- Exercise:
Give the listing again exactly, omitting its images.

(Entries on spatial positioning)

————

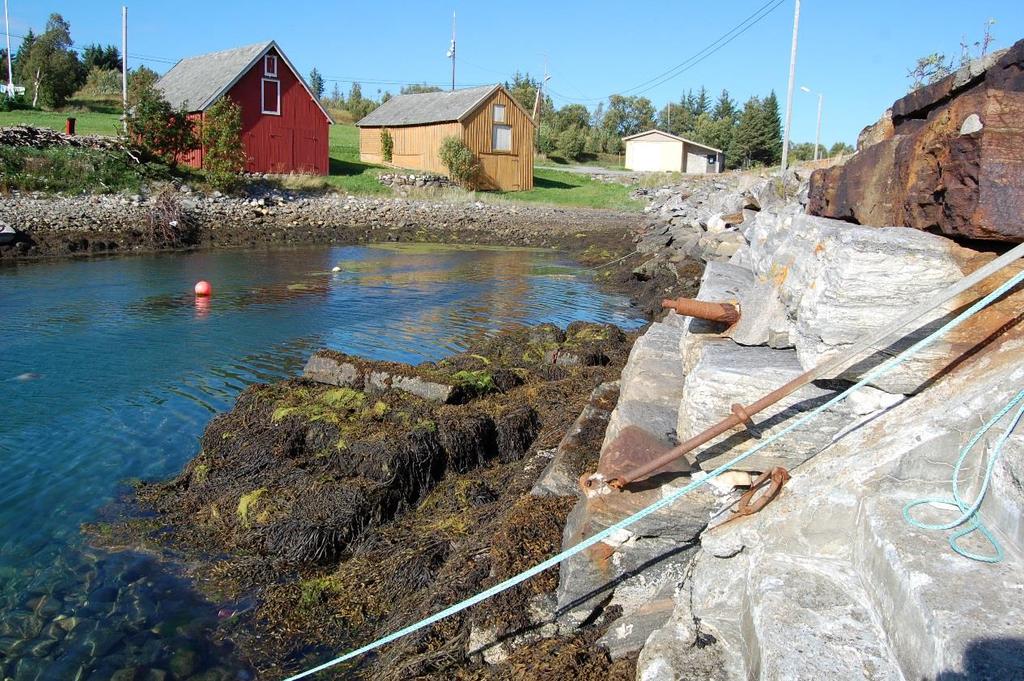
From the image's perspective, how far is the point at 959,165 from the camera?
379cm

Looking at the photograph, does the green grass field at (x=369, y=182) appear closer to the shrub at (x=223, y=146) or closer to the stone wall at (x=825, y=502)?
the shrub at (x=223, y=146)

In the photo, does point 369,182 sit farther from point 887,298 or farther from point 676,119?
point 676,119

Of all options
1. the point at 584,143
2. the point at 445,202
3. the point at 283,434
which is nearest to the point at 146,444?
the point at 283,434

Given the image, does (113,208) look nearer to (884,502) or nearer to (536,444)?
(536,444)

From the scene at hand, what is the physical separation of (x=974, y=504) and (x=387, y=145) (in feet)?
175

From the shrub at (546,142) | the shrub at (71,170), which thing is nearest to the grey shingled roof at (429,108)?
the shrub at (71,170)

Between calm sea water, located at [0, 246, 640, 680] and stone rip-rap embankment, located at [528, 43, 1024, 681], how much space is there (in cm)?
318

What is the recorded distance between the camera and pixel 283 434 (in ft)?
27.0

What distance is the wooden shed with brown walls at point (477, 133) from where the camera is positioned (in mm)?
49375

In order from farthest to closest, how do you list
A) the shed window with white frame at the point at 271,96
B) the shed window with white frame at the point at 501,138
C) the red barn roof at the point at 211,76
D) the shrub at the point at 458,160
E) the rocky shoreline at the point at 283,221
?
1. the shed window with white frame at the point at 501,138
2. the shrub at the point at 458,160
3. the shed window with white frame at the point at 271,96
4. the red barn roof at the point at 211,76
5. the rocky shoreline at the point at 283,221

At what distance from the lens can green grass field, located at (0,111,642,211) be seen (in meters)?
42.1

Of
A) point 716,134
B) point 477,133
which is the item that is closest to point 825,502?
point 477,133

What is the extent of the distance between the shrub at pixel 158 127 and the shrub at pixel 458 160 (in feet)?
52.5

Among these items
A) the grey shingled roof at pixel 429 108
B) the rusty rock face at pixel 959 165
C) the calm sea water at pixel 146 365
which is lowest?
the calm sea water at pixel 146 365
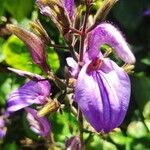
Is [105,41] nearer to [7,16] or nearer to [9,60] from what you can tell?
[9,60]

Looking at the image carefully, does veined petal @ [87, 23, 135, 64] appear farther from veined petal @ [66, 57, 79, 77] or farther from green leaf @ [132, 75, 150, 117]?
green leaf @ [132, 75, 150, 117]

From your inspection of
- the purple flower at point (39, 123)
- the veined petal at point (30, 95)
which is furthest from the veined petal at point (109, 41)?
the purple flower at point (39, 123)

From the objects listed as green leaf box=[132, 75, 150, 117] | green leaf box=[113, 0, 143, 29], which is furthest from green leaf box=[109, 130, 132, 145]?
green leaf box=[113, 0, 143, 29]

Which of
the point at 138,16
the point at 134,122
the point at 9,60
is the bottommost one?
the point at 134,122

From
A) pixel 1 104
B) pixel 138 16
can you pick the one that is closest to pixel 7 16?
Result: pixel 1 104

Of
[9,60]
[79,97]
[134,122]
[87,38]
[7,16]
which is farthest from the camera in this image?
[7,16]

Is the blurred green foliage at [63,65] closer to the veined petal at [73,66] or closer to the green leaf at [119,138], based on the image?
the green leaf at [119,138]
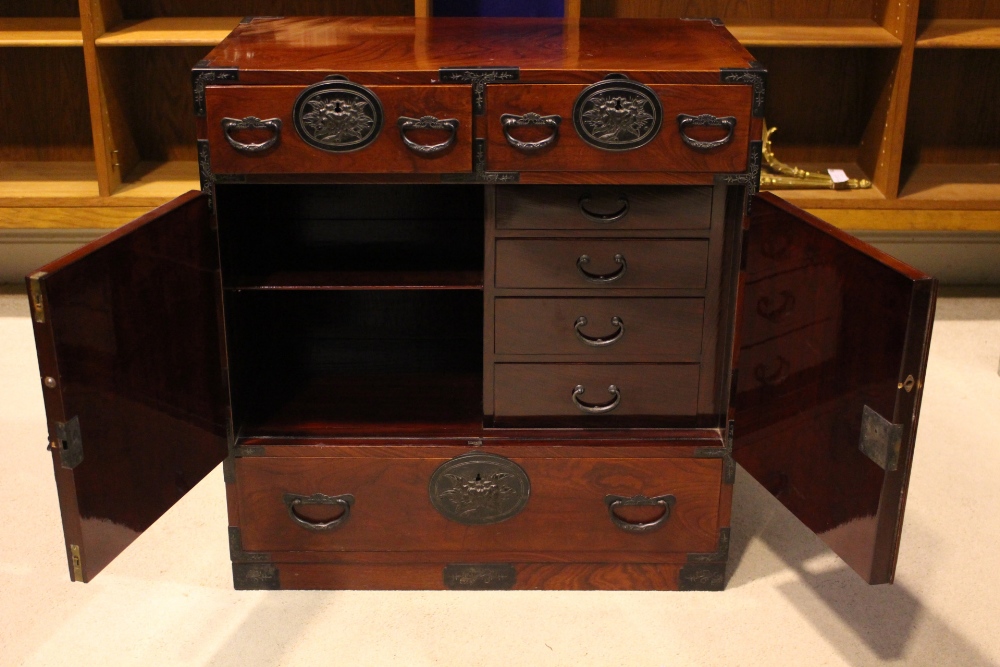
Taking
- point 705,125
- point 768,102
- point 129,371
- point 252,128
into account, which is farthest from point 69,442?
point 768,102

————

- The reply:
From the image's perspective, how far is the point at 959,165 from the camera?
379cm

Looking at the photograph, does the green grass field at (x=369, y=182) appear closer to the shrub at (x=223, y=146) or closer to the stone wall at (x=825, y=502)?
the shrub at (x=223, y=146)

In the photo, does point 369,182 sit farther from point 887,298 or farther from point 676,119?
point 676,119

Of all options
1. the point at 584,143
2. the point at 445,202
3. the point at 283,434
which is nearest to the point at 146,444?
the point at 283,434

Given the image, does (113,208) look nearer to (884,502) or nearer to (536,444)?
(536,444)

From the scene at hand, what is the physical separation of (x=974, y=504) and (x=387, y=145) (in feet)?
175

From the shrub at (546,142) | the shrub at (71,170), which thing is nearest to the grey shingled roof at (429,108)?
the shrub at (71,170)

Between calm sea water, located at [0, 246, 640, 680] and stone rip-rap embankment, located at [528, 43, 1024, 681], how much space is there (in cm)?
318

What is the recorded distance between the camera and pixel 283 434 (in ft)?
27.0

What distance is the wooden shed with brown walls at point (477, 133) from where the camera is positioned (in mm)?
49375

In order from farthest to closest, how do you list
A) the shed window with white frame at the point at 271,96
B) the shed window with white frame at the point at 501,138
C) the red barn roof at the point at 211,76
D) the shrub at the point at 458,160
E) the rocky shoreline at the point at 283,221
?
1. the shed window with white frame at the point at 501,138
2. the shrub at the point at 458,160
3. the shed window with white frame at the point at 271,96
4. the red barn roof at the point at 211,76
5. the rocky shoreline at the point at 283,221

At what distance from the lens can green grass field, located at (0,111,642,211) be seen (in meters)?
42.1

Of
A) point 716,134
B) point 477,133
which is the item that is closest to point 825,502?
point 477,133

What is the extent of the distance between the shrub at pixel 158 127 and the shrub at pixel 458 160 (in feet)?
52.5

Among these items
A) the grey shingled roof at pixel 429 108
B) the rusty rock face at pixel 959 165
C) the calm sea water at pixel 146 365
which is lowest?
the calm sea water at pixel 146 365
Is [105,41] nearer to [7,16] or nearer to [9,60] from what you can tell?
[9,60]

Looking at the image carefully, does veined petal @ [87, 23, 135, 64] appear farther from veined petal @ [66, 57, 79, 77] or farther from green leaf @ [132, 75, 150, 117]?
green leaf @ [132, 75, 150, 117]

From your inspection of
- the purple flower at point (39, 123)
- the veined petal at point (30, 95)
which is furthest from the veined petal at point (109, 41)?
the purple flower at point (39, 123)

From the objects listed as green leaf box=[132, 75, 150, 117] | green leaf box=[113, 0, 143, 29], which is furthest from green leaf box=[109, 130, 132, 145]?
green leaf box=[113, 0, 143, 29]

Which of
the point at 138,16
the point at 134,122
the point at 9,60
is the bottommost one?
the point at 134,122

From
A) pixel 1 104
B) pixel 138 16
can you pick the one that is closest to pixel 7 16?
Result: pixel 1 104

Of
[9,60]
[79,97]
[134,122]
[87,38]
[7,16]
which is farthest from the camera in this image?
[7,16]

Is the blurred green foliage at [63,65] closer to the veined petal at [73,66] or closer to the green leaf at [119,138], based on the image?
the green leaf at [119,138]
Taking
- point 705,125
- point 768,102
- point 129,371
- point 252,128
into account, which is farthest from point 69,442?
point 768,102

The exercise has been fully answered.